╭──

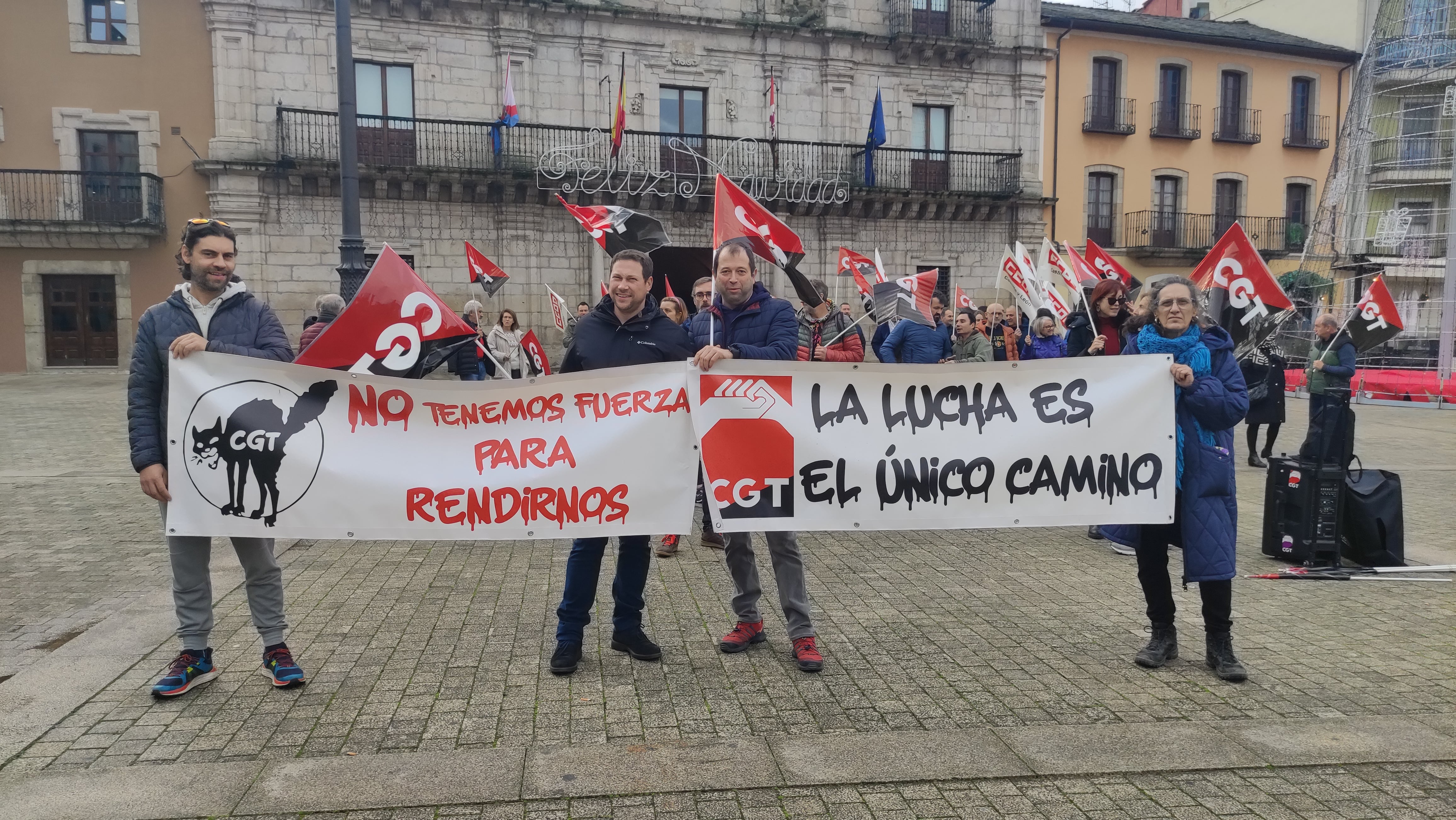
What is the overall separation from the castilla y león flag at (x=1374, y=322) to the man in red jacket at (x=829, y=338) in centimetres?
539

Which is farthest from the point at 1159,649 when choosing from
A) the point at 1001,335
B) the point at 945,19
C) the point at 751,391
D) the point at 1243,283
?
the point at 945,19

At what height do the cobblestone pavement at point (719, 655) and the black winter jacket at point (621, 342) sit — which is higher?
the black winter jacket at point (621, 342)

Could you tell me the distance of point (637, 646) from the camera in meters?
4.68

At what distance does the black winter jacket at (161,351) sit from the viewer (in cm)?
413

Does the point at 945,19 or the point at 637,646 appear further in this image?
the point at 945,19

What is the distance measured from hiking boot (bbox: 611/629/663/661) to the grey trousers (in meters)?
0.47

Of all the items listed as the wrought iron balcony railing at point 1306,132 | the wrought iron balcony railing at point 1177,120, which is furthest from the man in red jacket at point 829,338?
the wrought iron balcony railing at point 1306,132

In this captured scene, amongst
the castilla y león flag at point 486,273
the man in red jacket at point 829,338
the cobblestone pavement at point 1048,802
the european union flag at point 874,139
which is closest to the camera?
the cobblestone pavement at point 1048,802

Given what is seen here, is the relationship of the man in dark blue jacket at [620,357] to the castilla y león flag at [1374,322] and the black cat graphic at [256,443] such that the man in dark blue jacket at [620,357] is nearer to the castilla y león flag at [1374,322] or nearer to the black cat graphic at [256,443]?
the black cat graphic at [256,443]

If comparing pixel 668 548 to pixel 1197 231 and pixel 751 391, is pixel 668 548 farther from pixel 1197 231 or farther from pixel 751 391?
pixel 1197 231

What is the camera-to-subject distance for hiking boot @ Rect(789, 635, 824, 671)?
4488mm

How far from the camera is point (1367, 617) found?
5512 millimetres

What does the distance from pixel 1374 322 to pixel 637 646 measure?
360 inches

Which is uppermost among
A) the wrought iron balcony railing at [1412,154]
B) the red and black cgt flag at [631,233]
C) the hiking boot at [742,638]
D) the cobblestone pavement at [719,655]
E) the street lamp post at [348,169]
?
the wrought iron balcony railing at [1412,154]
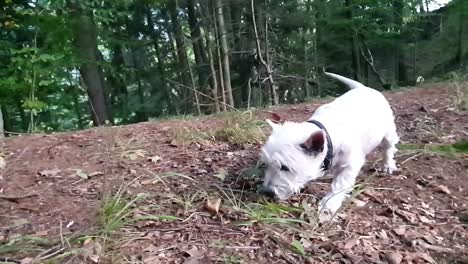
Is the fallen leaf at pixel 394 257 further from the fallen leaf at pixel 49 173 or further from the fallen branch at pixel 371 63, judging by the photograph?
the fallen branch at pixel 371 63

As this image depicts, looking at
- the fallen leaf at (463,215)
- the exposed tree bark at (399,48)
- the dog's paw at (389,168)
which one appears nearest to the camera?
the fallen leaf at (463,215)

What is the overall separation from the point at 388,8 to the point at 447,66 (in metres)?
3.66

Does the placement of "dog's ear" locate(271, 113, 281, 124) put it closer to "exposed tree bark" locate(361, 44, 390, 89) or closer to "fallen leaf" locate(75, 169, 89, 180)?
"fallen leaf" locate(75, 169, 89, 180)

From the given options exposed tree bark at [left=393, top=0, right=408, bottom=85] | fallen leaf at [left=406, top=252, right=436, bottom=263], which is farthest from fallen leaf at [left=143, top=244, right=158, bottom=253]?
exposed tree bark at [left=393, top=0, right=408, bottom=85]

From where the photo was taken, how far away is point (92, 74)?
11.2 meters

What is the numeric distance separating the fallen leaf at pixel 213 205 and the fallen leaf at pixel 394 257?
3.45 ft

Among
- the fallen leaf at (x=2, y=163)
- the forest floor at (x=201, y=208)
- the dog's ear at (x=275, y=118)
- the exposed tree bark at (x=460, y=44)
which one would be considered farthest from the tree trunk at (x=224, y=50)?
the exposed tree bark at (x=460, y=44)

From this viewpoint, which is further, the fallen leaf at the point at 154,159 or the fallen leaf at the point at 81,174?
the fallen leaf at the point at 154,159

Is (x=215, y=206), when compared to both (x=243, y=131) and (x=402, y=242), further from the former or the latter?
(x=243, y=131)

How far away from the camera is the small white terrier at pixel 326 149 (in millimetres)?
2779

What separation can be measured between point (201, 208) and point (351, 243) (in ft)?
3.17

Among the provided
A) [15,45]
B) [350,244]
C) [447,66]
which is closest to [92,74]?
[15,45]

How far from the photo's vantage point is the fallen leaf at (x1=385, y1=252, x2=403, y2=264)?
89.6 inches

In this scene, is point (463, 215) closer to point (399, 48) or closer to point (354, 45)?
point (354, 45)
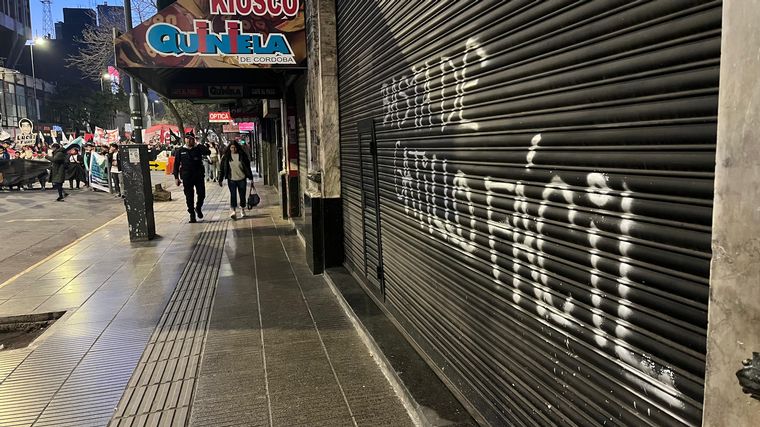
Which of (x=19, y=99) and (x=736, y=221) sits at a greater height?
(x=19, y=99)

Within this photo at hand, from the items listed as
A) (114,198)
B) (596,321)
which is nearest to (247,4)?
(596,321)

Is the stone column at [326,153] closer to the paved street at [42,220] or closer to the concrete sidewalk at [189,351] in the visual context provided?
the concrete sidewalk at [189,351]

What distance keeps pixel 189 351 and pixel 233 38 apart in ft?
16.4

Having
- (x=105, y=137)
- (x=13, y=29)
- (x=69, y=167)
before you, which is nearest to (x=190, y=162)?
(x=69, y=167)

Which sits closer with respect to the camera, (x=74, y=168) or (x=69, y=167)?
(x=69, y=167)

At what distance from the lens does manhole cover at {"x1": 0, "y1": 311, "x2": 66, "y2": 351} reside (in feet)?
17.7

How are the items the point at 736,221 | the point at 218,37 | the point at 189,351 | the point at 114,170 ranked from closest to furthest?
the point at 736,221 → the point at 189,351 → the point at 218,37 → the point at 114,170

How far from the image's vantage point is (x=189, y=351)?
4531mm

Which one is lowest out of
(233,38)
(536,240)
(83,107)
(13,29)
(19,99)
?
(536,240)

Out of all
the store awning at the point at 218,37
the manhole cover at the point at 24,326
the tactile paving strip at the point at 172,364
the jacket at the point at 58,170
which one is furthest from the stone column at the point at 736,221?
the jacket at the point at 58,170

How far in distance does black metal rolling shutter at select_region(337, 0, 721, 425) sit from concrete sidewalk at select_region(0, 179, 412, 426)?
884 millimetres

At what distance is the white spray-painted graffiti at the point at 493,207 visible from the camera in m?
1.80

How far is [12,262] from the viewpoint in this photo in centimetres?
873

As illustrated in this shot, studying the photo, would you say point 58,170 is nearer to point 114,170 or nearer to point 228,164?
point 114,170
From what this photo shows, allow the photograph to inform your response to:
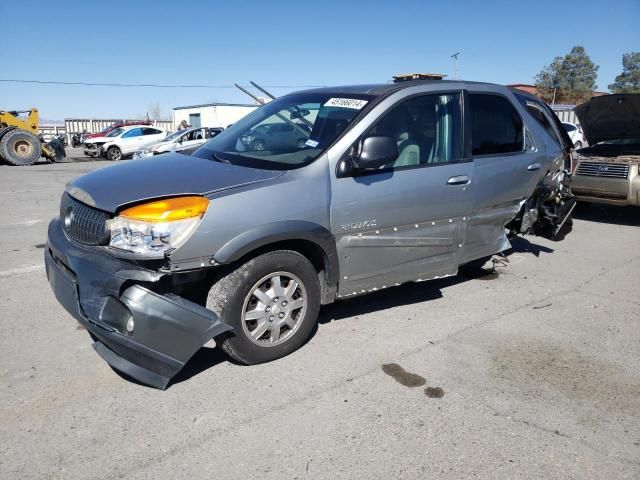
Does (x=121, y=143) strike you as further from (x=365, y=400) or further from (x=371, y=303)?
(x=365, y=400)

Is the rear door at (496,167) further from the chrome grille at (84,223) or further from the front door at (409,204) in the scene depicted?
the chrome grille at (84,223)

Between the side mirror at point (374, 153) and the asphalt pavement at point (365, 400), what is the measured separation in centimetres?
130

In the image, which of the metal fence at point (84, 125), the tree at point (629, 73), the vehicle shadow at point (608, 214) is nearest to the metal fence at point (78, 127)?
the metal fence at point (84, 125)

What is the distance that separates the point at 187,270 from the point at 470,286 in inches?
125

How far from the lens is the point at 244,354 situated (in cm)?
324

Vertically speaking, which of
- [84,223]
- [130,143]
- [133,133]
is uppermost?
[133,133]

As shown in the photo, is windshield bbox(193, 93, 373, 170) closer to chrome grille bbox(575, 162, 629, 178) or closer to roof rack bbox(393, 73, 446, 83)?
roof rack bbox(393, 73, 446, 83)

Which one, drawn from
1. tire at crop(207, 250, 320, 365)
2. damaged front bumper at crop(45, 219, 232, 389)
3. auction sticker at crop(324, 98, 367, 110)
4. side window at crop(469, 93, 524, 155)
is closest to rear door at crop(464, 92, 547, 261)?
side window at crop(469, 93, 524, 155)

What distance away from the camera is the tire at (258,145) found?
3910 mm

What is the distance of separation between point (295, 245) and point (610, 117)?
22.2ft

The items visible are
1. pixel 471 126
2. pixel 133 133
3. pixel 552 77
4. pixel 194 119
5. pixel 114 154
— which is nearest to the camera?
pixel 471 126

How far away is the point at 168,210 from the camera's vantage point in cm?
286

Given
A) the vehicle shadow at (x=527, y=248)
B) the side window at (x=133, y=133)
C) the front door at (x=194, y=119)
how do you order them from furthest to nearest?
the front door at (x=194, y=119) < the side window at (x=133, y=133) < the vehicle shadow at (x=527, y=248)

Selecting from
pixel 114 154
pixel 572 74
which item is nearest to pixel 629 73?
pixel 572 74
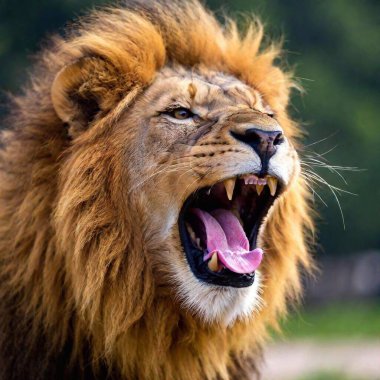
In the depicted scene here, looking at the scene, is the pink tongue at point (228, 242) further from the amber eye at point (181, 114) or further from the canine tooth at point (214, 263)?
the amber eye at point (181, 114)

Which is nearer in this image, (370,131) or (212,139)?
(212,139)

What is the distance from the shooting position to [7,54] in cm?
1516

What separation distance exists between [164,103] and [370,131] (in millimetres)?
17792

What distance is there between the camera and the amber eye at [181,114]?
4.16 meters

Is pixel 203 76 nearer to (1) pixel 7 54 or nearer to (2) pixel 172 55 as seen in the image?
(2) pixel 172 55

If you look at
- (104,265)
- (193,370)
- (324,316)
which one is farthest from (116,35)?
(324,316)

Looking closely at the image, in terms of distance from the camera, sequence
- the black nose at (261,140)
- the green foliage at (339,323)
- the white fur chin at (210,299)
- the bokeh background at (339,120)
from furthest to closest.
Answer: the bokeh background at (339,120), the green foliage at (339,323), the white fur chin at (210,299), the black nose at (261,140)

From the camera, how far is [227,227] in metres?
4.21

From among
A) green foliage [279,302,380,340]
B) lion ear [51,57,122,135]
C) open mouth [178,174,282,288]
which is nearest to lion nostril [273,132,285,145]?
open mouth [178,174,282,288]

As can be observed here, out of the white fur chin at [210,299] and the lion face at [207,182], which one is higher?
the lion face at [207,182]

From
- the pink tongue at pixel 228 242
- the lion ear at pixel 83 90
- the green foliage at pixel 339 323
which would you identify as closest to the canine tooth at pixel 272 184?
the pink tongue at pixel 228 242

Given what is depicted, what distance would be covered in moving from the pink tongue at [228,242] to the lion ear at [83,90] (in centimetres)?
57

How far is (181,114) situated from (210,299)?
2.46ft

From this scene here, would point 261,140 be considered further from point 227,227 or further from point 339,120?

╰──

» Short exercise:
Return only the lines running from the line with "From the camera, how" to the last line of the records, both included, exactly as written.

» Written answer:
From the camera, how far is [227,227] in metres?
4.21

From among
A) green foliage [279,302,380,340]
B) lion ear [51,57,122,135]
C) open mouth [178,174,282,288]
which is nearest to lion nostril [273,132,285,145]?
open mouth [178,174,282,288]

As can be observed here, out of the white fur chin at [210,299] and the lion face at [207,182], which one is higher?
the lion face at [207,182]

From
- the pink tongue at pixel 228 242
- the lion ear at pixel 83 90
- the green foliage at pixel 339 323
which would you identify as closest to the canine tooth at pixel 272 184?
the pink tongue at pixel 228 242

Given what is depicted, what distance would be covered in moving from the pink tongue at [228,242] to the lion ear at [83,90] (in centimetres)?
57

How far is (181,114) situated from (210,299)?
2.46ft

From this scene here, would point 261,140 be considered further from point 227,227 or further from point 339,120?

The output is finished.